[[ Material for this exercise, beginning ]]
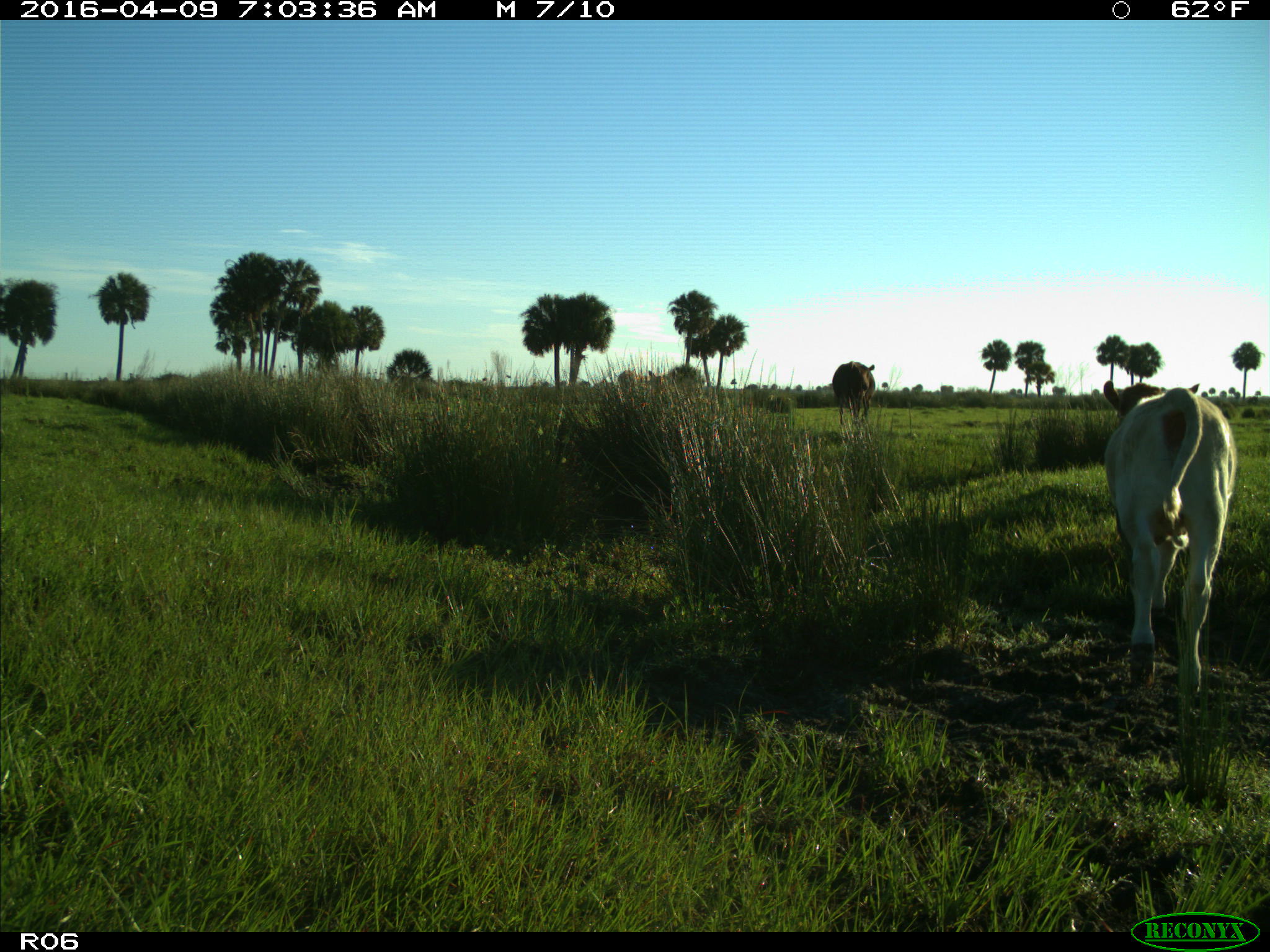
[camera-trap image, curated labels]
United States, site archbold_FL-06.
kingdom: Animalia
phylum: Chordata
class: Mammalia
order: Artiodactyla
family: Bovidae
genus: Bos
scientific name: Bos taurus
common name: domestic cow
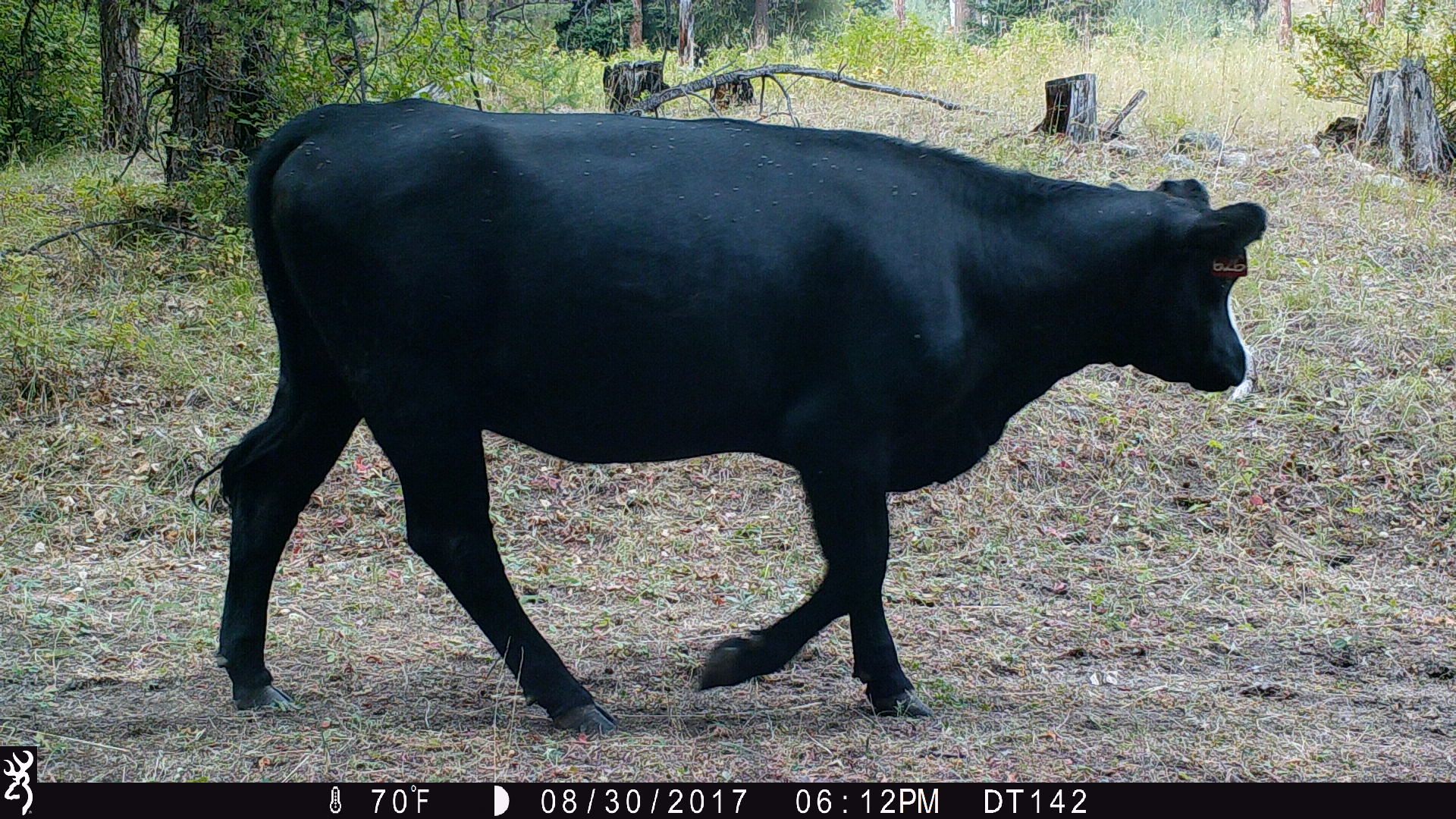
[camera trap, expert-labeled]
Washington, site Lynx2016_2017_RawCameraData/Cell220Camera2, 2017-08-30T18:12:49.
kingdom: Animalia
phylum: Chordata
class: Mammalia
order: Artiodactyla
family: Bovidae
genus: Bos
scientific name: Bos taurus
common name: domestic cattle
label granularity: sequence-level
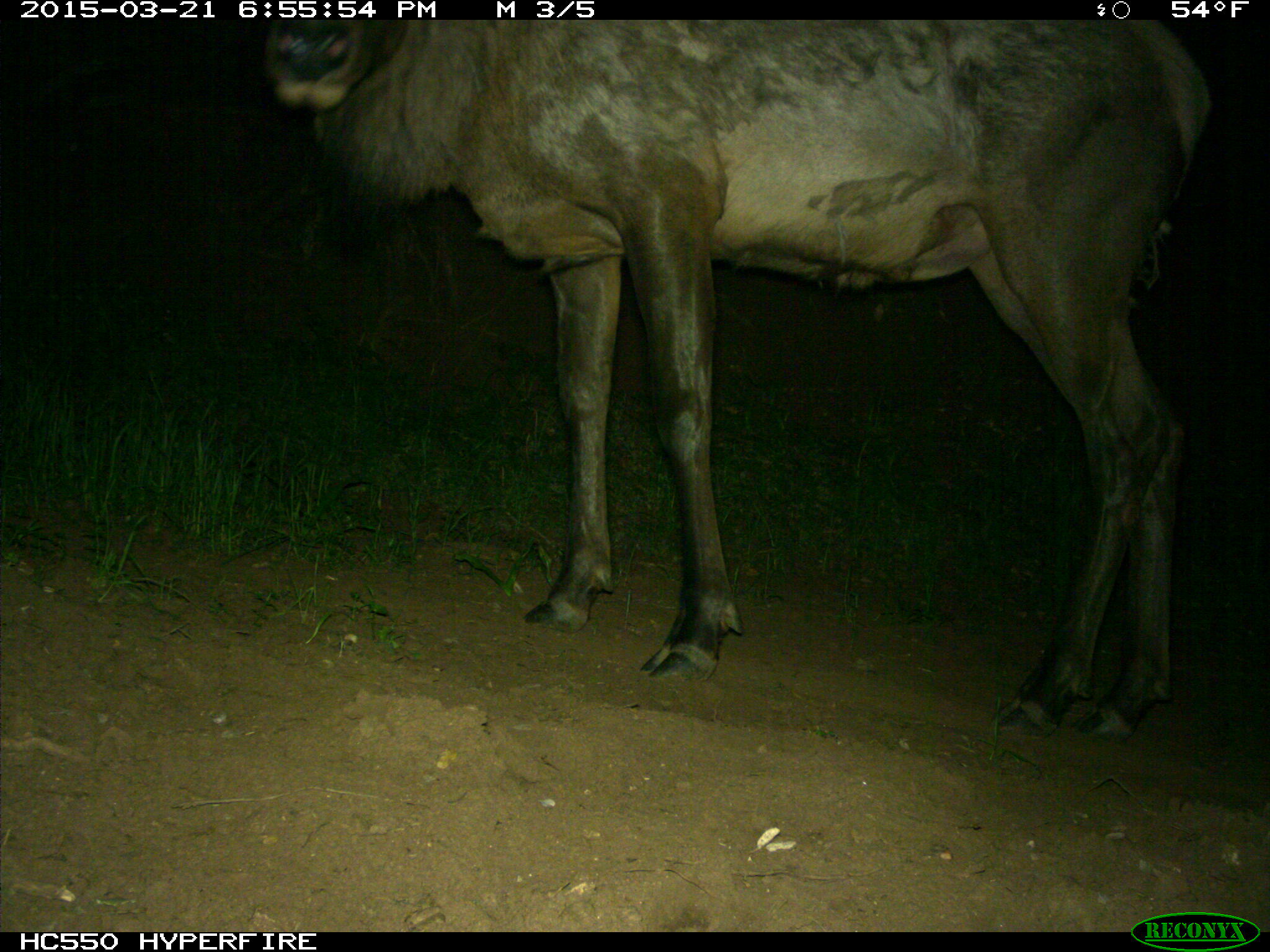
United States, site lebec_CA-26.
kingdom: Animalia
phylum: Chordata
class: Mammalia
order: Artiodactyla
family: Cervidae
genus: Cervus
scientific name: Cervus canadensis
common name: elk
[[ Material for this exercise, end ]]
[[ Material for this exercise, beginning ]]
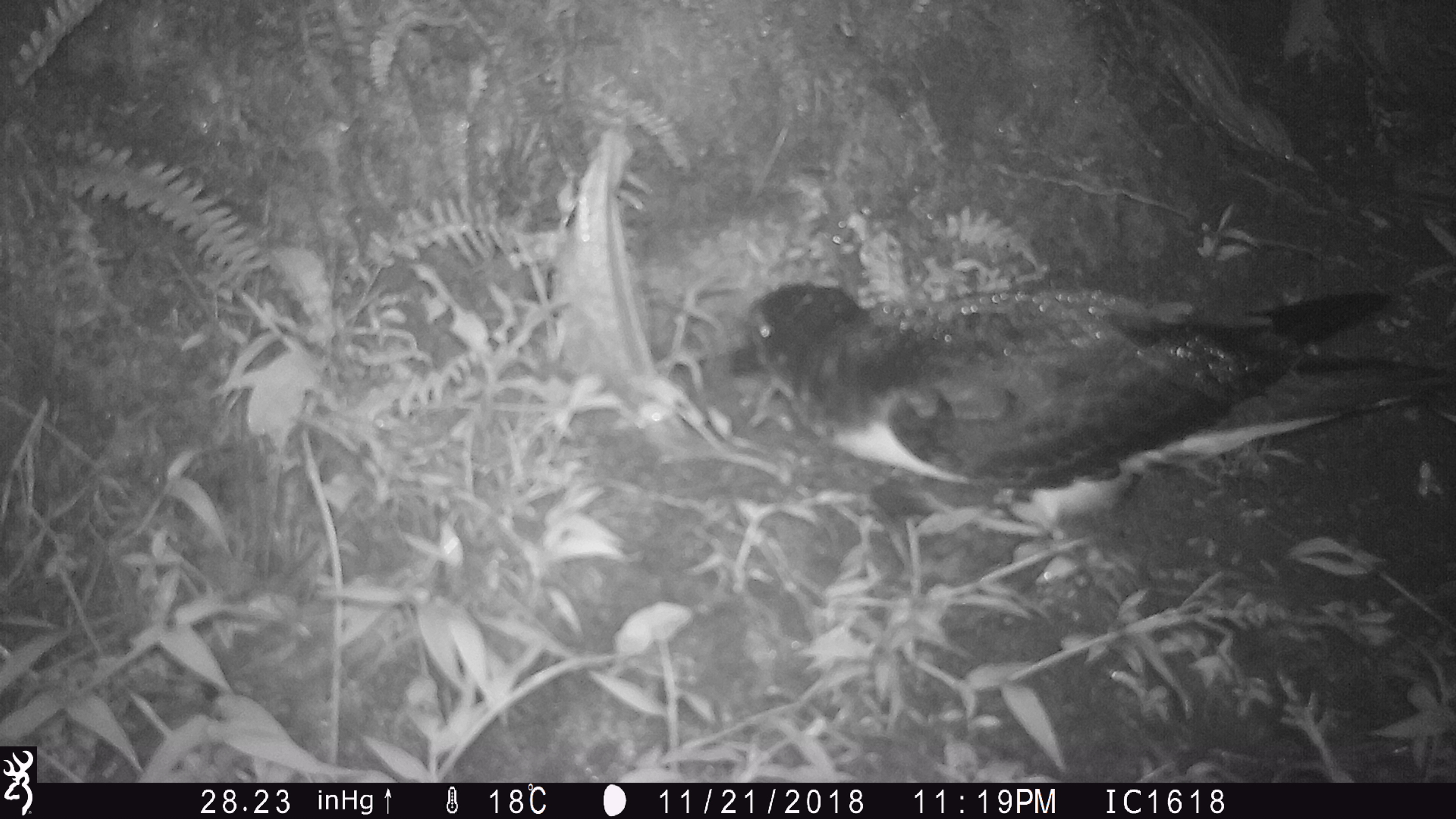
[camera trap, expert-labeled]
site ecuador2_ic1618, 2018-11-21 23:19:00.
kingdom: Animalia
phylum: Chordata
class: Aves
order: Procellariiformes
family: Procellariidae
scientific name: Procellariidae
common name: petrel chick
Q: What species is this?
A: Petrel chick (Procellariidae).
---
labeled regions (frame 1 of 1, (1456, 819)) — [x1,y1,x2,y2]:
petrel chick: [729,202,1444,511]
[[ Material for this exercise, end ]]
[[ Material for this exercise, beginning ]]
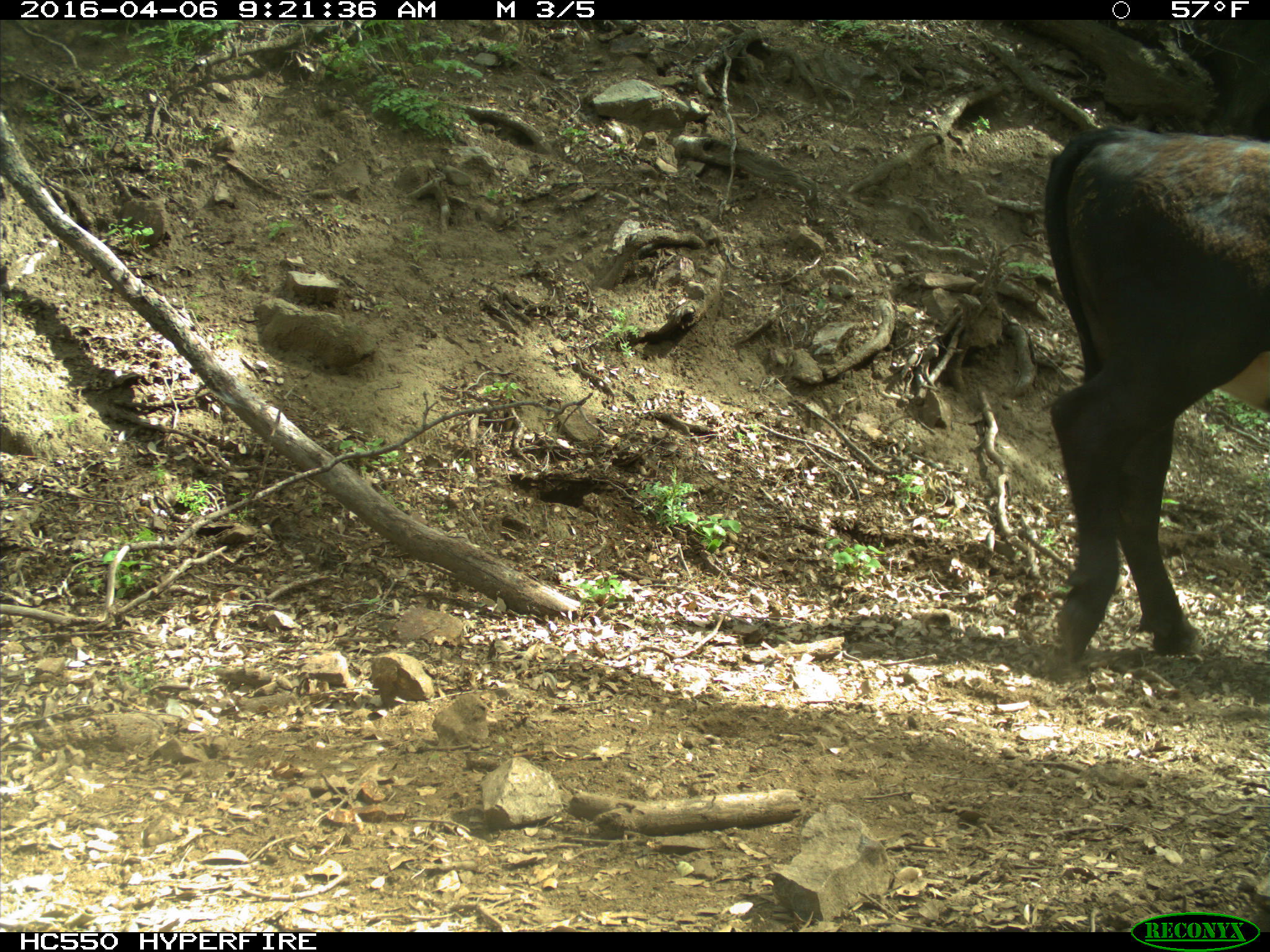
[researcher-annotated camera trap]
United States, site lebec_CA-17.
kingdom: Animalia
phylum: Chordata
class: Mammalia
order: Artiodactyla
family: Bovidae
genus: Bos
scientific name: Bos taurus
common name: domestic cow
[[ Material for this exercise, end ]]
• [Work item]:
Repeat exactly the lines above, beginning at the one containing "[camera-trap image, curated labels]" and ending at the one containing "common name: elk". Do not carry over any pictures.

• [Exercise answer]:
[camera-trap image, curated labels]
United States, site archbold_FL-06.
kingdom: Animalia
phylum: Chordata
class: Mammalia
order: Artiodactyla
family: Bovidae
genus: Bos
scientific name: Bos taurus
common name: domestic cow
[camera trap, expert-labeled]
Washington, site Lynx2016_2017_RawCameraData/Cell220Camera2, 2017-08-30T18:12:49.
kingdom: Animalia
phylum: Chordata
class: Mammalia
order: Artiodactyla
family: Bovidae
genus: Bos
scientific name: Bos taurus
common name: domestic cattle
label granularity: sequence-level
United States, site lebec_CA-26.
kingdom: Animalia
phylum: Chordata
class: Mammalia
order: Artiodactyla
family: Cervidae
genus: Cervus
scientific name: Cervus canadensis
common name: elk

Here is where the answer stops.